Kazakhstan and Canada: Prospects for Cooperation

There is a well-known saying that goes “What a difference a year makes.”

But when it comes to the Kazakhstan Canada Business Council (KCBC), it’s rather fitting to say what a difference four-and-a-half years makes.

That sentiment was certainly something I felt during this year’s 4th annual KCBC meeting held virtually due to the COVID-19 pandemic.

As CEO of Cameco Corporation and the Canadian co-chair of the KCBC Council, along with my colleague Galym Pirmatov, President and CEO of Kazatomprom, it’s been an absolute pleasure to watch the growth and progress of the KCBC.

While I would have much rather been face to face with everyone in the beautiful city of Nur-Sultan, this year it wasn’t possible. But I think we – the KCBC – made the best of a difficult situation and, on the plus side, we were able to have greater participation than we might have had at an in-person meeting. 

Over 700 representatives of Kazakh and Canadian sectoral ministries, government bodies, business communities, foreign institutions and associations, academia as well as international experts of the two countries participated in the KCBC.

Back in 2016, when the KCBC held its inaugural meeting, we had a few specific goals:

– Discuss ways to increase bilateral trade as well as address a range of issues pertinent to increasing cooperation between Kazakhstan and Canada.

– Form a powerful platform for networking and business development to catalyze stronger, multi-faceted relationships between our countries.

– Provide a forum to focus the attention of decision makers in both governments on issues that matter to us – the private sector drivers of cooperation and growth.

I’m thrilled to say we’ve done just that, and we’ve seen noticeable growth in all areas. This year, we had strong participation from senior officials from both the Kazakh and Canadian governments, business leaders, scholars and experts.

I was also very impressed with the reports from the working group co chairs, the working groups were well attended and dynamic and innovative in terms of the subject matter discussed. The relationships that have been established over the last few years are well developed, and lasting…which was our goal from the start.

I also firmly believe there’s a developing and strengthening interest, coming from both governments, in seeing commercial relations develop between our countries. I remember someone saying during this year’s event that there are endless possibilities for our two countries to work together. That couldn’t be truer and the progress we’ve made is very encouraging.

I’d be remiss to not acknowledge the strong support of our two Ambassadors, Akylbek Kamaldinov and Nicolas Brousseau. Ambassador Kamaldinov has really impressed me as I’ve gotten to know him over the past two-and-a-half years. He is so passionate about the KCBC that he visited me twice in Saskatoon over the past couple months to ensure that things would work out well this year.

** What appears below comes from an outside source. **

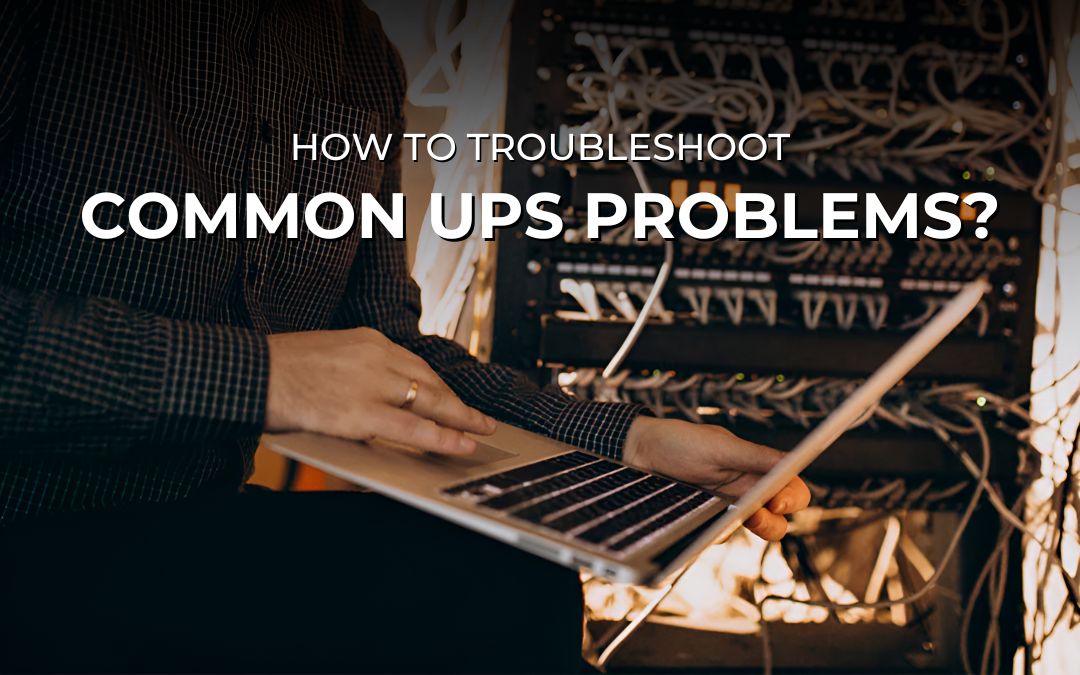 How to Troubleshoot Common UPS Problems?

I’d also be remiss to not highlight the 29th anniversary of the independence of the Republic of Kazakhstan. Kazakhstan holds a special place for me – certainly on an industrial basis, but also on a personal one. My relationship with the country and the great people of Kazakhstan goes back more than 25 years.

Since then, Cameco has invested over a half a billion dollars in Kazakhstan through our Joint Venture Inkai project, the uranium mine we operate with our Kazakh partner, Kazatomprom. I’ve made many friends along the way, and the relationship has come a long way since then. Our company Cameco, along with Kazatomprom, are the world’s two largest and most successful producers of uranium.

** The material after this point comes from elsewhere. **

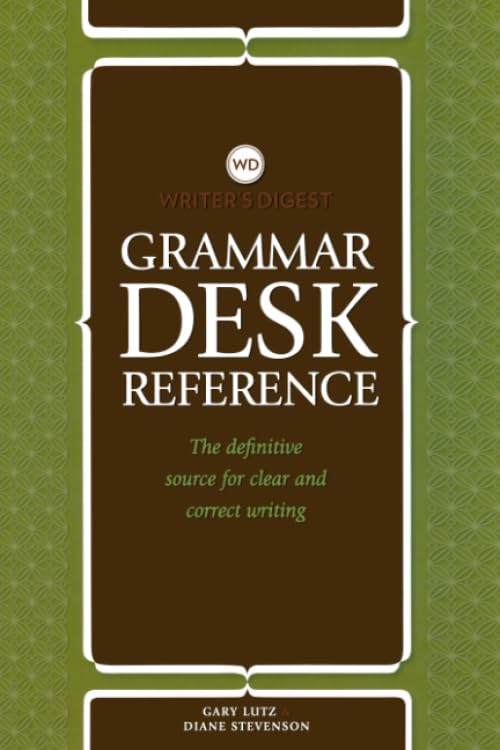 Writer's Digest Grammar Desk Reference: The Definitive Source for Clear and Concise Writing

It’s been a pleasure to watch the progress of Kazakhstan over the last few decades, and I recently had the honour of participating in the 33rd Plenary Session of the Foreign Investors’ Council chaired by President Tokayev. President Tokayev spoke about the work underway in Kazakhstan to strengthen its presence in the global economy.

Under President Tokayev’s leadership, the country is looking to continue leading the Eurasian Region, through technological, societal and other advancements. Priorities include things like digitization and artificial intelligence, oil and gas, natural resources, agriculture, health care, transportation – frankly all the major areas that the KCBC working groups have been deliberating on.

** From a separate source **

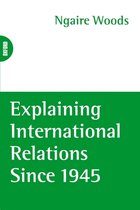 Explaining International Relations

And much of what the President talked about relies heavily on Kazakhstan building relationships with global companies and other countries. Relationships like the one between Kazakhstan and Canada.

Over the years, we have witnessed the bond between Kazakhstan and Canada strengthen in many areas, thanks in large part to the great work done by Ambassador Kamaldinov in Canada, and Ambassador Brousseau in Nur-Sultan, and those who came before.

So both personally, and on behalf of Cameco, I offer my congratulations on 29 years of independence and express my best wishes and optimism for many years to come.

The author is Tim Gitzel, Cameco Corporation CEO.